Carlos Sabín
Investigador Ramón y Cajal en el departamento de Física Teórica de la Universidad Autónoma de Madrid (UAM)
En una red de comunicaciones cuánticas futura, un ordenador cuántico suficientemente grande y fiable (muy alejado de los que tenemos ahora mismo) podría romper las claves criptográficas que se usan para proteger nuestros datos y operaciones. La solución es usar nuevas claves criptográficas basadas en las propiedades de la física cuántica. Estas nuevas claves también son vulnerables a ciertos tipos de ataques, pero una manera particularmente segura de generarlas es hacer que el receptor y el emisor compartan un sistema cuántico con la célebre propiedad del entrelazamiento cuántico.
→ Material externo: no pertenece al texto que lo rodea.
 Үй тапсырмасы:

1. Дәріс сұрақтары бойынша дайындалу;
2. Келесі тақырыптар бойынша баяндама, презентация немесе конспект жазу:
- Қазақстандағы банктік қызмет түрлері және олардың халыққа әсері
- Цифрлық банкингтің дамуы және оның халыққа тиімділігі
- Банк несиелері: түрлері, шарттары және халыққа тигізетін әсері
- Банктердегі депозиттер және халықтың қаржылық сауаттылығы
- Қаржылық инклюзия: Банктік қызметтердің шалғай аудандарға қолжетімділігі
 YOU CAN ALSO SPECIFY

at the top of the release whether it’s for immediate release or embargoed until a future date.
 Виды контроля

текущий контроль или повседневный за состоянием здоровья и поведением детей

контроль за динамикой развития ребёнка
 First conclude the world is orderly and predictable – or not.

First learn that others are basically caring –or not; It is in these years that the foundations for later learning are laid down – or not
Los ataques destruirían el entrelazamiento y esto sería fácilmente detectable midiendo las llamadas desigualdades de Bell. Este es el principio con el que funciona la distribución cuántica de claves independiente del dispositivo (DI-QKD, por sus siglas en inglés). Si de verdad queremos que tenga una aplicación práctica en una red de comunicaciones futura, debemos ser capaces de hacer DI-QKD entre nodos de la red que estén separados por distancias suficientemente grandes.
En este artículo de Science los investigadores consiguen hacer DI-QKD entre partes separadas por distancias de entre 10 y 100 kilómetros. Los sistemas cuánticos que se entrelazan son átomos neutros de rubidio.
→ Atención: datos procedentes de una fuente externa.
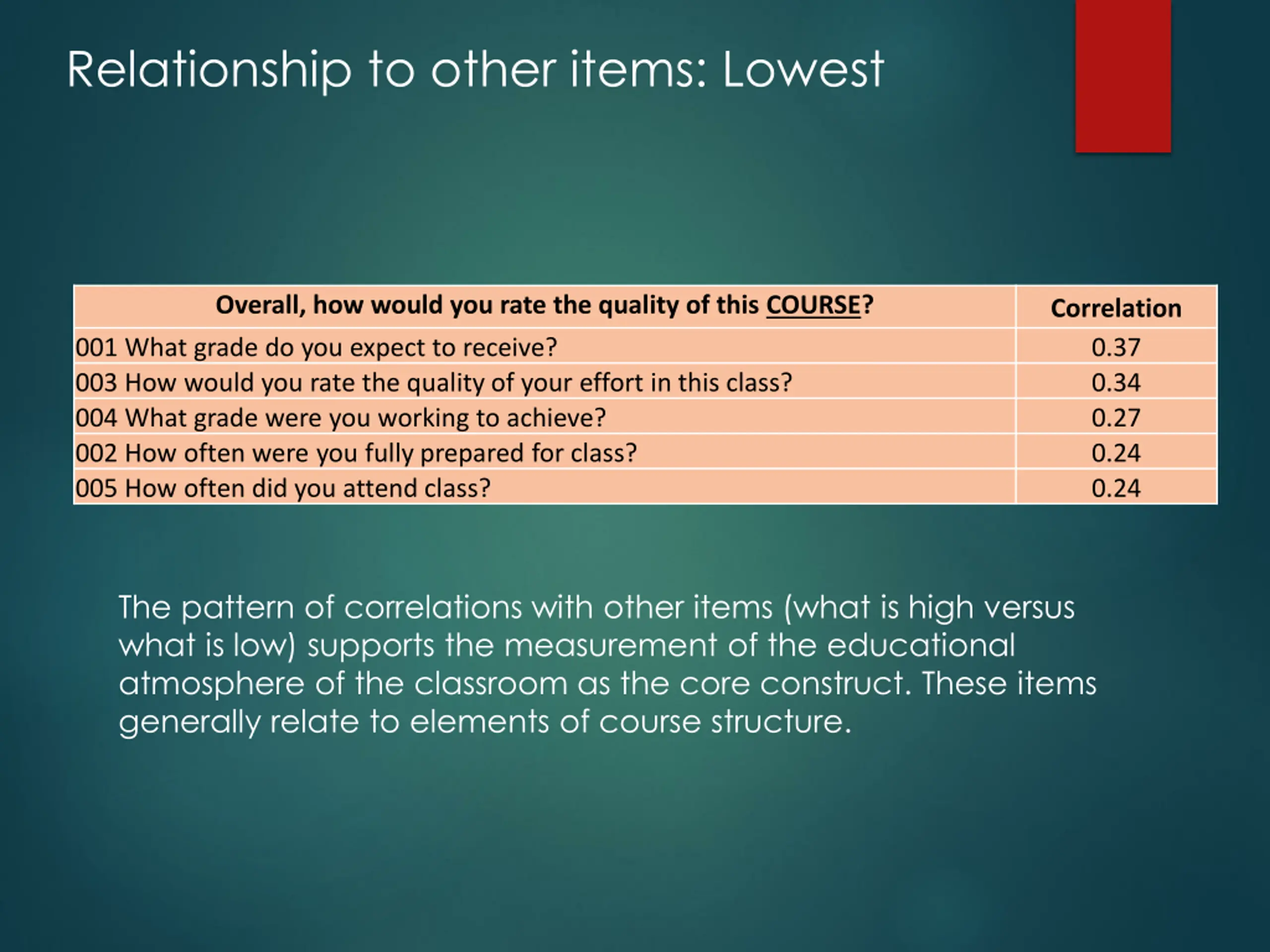 Relationship to other items: Lowest

| Overall, how would you rate the quality of this COURSE? | Correlation |
|---|---|
| 001 What grade do you expect to receive? | 0.37 |
| 003 How would you rate the quality of your effort in this class? | 0.34 |
| 004 What grade were you working to achieve? | 0.27 |
| 002 How often were you fully prepared for class? | 0.24 |
| 005 How often did you attend class? | 0.24 |

The pattern of correlations with other items (what is high versus what is low) supports the measurement of the educational atmosphere of the classroom as the core construct. These items generally relate to elements of course structure.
El método para entrelazarlos fue propuesto, entre otros, por Ignacio Cirac en 2001 y consiste en detectar la luz emitida a mitad de camino entre los átomos. Como esa luz puede provenir de cualquiera de los dos átomos indistintamente, las reglas de la física cuántica nos dicen que, al medir un fotón de luz, los átomos pasan a estar entrelazados. Aunque en este experimento los átomos no están realmente separados por decenas de kilómetros, ya que están en el mismo laboratorio, la distancia se simula haciendo circular la luz por cables enrollados de fibra óptica de esas longitudes.
El entrelazamiento cuántico es una propiedad muy frágil: a medida que la luz viaja por la fibra, las pequeñas pérdidas se van acumulando y el entrelazamiento generado es de peor calidad, lo que se traduce en tasas de error más grandes en las claves criptográficas generadas. Los resultados del experimento muestran que los errores en la clave van desde el 3% cuando la distancia es 11 kilómetros hasta más del 7 % para 100 kilómetros. Por tanto, aunque se trata de un paso importante en la buena dirección, todavía estaríamos muy lejos de poder realizar una distribución cuántica de claves completamente segura y libre de errores a una escala de distancias entre ciudades.